→ Excerpted data
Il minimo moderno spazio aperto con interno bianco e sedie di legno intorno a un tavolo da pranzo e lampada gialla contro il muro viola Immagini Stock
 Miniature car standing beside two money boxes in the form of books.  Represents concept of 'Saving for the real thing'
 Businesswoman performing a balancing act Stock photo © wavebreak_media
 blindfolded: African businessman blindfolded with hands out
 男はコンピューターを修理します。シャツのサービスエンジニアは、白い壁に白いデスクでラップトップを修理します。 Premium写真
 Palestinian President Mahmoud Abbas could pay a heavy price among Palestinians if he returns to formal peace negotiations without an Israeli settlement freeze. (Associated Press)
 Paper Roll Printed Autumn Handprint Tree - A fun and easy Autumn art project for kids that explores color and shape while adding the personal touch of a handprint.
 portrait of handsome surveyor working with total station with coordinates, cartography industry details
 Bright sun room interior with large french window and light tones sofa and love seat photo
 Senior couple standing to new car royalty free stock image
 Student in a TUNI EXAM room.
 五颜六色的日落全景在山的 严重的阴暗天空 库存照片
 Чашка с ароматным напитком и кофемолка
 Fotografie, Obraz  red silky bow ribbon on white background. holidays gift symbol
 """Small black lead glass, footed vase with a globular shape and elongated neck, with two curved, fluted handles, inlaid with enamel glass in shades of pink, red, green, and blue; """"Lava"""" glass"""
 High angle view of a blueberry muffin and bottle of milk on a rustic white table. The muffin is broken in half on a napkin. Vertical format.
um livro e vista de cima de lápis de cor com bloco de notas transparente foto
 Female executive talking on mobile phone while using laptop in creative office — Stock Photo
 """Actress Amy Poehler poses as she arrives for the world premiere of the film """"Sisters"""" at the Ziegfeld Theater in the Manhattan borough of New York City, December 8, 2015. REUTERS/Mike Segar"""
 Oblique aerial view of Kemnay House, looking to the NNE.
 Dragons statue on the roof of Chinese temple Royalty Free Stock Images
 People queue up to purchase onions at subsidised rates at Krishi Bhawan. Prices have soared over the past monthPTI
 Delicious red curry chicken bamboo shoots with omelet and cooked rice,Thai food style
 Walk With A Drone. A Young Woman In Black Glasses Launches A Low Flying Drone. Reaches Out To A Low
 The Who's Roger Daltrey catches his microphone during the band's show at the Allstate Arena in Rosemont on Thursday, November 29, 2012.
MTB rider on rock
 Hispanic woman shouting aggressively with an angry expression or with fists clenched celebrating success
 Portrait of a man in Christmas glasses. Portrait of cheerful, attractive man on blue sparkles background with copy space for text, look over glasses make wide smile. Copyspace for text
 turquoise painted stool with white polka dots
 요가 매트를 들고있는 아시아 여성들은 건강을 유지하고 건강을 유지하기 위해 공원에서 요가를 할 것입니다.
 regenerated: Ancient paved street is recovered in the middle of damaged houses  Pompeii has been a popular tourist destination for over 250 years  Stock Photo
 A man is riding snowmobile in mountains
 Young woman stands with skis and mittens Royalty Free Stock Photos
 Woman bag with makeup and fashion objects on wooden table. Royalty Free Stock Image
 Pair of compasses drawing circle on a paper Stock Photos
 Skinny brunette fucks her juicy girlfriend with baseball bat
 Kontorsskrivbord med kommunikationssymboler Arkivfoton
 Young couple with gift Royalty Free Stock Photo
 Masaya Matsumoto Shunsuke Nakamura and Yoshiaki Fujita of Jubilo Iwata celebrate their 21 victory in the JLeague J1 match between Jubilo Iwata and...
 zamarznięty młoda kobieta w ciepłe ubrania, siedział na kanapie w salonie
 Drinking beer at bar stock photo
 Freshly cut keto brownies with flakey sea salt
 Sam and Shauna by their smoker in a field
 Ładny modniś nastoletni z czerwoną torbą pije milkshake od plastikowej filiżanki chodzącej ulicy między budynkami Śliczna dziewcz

→ Exercise directions
Give an exact copy of all the data shown above.

→ Completed task
Il minimo moderno spazio aperto con interno bianco e sedie di legno intorno a un tavolo da pranzo e lampada gialla contro il muro viola Immagini Stock
 Miniature car standing beside two money boxes in the form of books.  Represents concept of 'Saving for the real thing'
 Businesswoman performing a balancing act Stock photo © wavebreak_media
 blindfolded: African businessman blindfolded with hands out
 男はコンピューターを修理します。シャツのサービスエンジニアは、白い壁に白いデスクでラップトップを修理します。 Premium写真
 Palestinian President Mahmoud Abbas could pay a heavy price among Palestinians if he returns to formal peace negotiations without an Israeli settlement freeze. (Associated Press)
 Paper Roll Printed Autumn Handprint Tree - A fun and easy Autumn art project for kids that explores color and shape while adding the personal touch of a handprint.
 portrait of handsome surveyor working with total station with coordinates, cartography industry details
 Bright sun room interior with large french window and light tones sofa and love seat photo
 Senior couple standing to new car royalty free stock image
 Student in a TUNI EXAM room.
 五颜六色的日落全景在山的 严重的阴暗天空 库存照片
 Чашка с ароматным напитком и кофемолка
 Fotografie, Obraz  red silky bow ribbon on white background. holidays gift symbol
 """Small black lead glass, footed vase with a globular shape and elongated neck, with two curved, fluted handles, inlaid with enamel glass in shades of pink, red, green, and blue; """"Lava"""" glass"""
 High angle view of a blueberry muffin and bottle of milk on a rustic white table. The muffin is broken in half on a napkin. Vertical format.
um livro e vista de cima de lápis de cor com bloco de notas transparente foto
 Female executive talking on mobile phone while using laptop in creative office — Stock Photo
 """Actress Amy Poehler poses as she arrives for the world premiere of the film """"Sisters"""" at the Ziegfeld Theater in the Manhattan borough of New York City, December 8, 2015. REUTERS/Mike Segar"""
 Oblique aerial view of Kemnay House, looking to the NNE.
 Dragons statue on the roof of Chinese temple Royalty Free Stock Images
 People queue up to purchase onions at subsidised rates at Krishi Bhawan. Prices have soared over the past monthPTI
 Delicious red curry chicken bamboo shoots with omelet and cooked rice,Thai food style
 Walk With A Drone. A Young Woman In Black Glasses Launches A Low Flying Drone. Reaches Out To A Low
 The Who's Roger Daltrey catches his microphone during the band's show at the Allstate Arena in Rosemont on Thursday, November 29, 2012.
MTB rider on rock
 Hispanic woman shouting aggressively with an angry expression or with fists clenched celebrating success
 Portrait of a man in Christmas glasses. Portrait of cheerful, attractive man on blue sparkles background with copy space for text, look over glasses make wide smile. Copyspace for text
 turquoise painted stool with white polka dots
 요가 매트를 들고있는 아시아 여성들은 건강을 유지하고 건강을 유지하기 위해 공원에서 요가를 할 것입니다.
 regenerated: Ancient paved street is recovered in the middle of damaged houses  Pompeii has been a popular tourist destination for over 250 years  Stock Photo
 A man is riding snowmobile in mountains
 Young woman stands with skis and mittens Royalty Free Stock Photos
 Woman bag with makeup and fashion objects on wooden table. Royalty Free Stock Image
 Pair of compasses drawing circle on a paper Stock Photos
 Skinny brunette fucks her juicy girlfriend with baseball bat
 Kontorsskrivbord med kommunikationssymboler Arkivfoton
 Young couple with gift Royalty Free Stock Photo
 Masaya Matsumoto Shunsuke Nakamura and Yoshiaki Fujita of Jubilo Iwata celebrate their 21 victory in the JLeague J1 match between Jubilo Iwata and...
 zamarznięty młoda kobieta w ciepłe ubrania, siedział na kanapie w salonie
 Drinking beer at bar stock photo
 Freshly cut keto brownies with flakey sea salt
 Sam and Shauna by their smoker in a field
 Ładny modniś nastoletni z czerwoną torbą pije milkshake od plastikowej filiżanki chodzącej ulicy między budynkami Śliczna dziewcz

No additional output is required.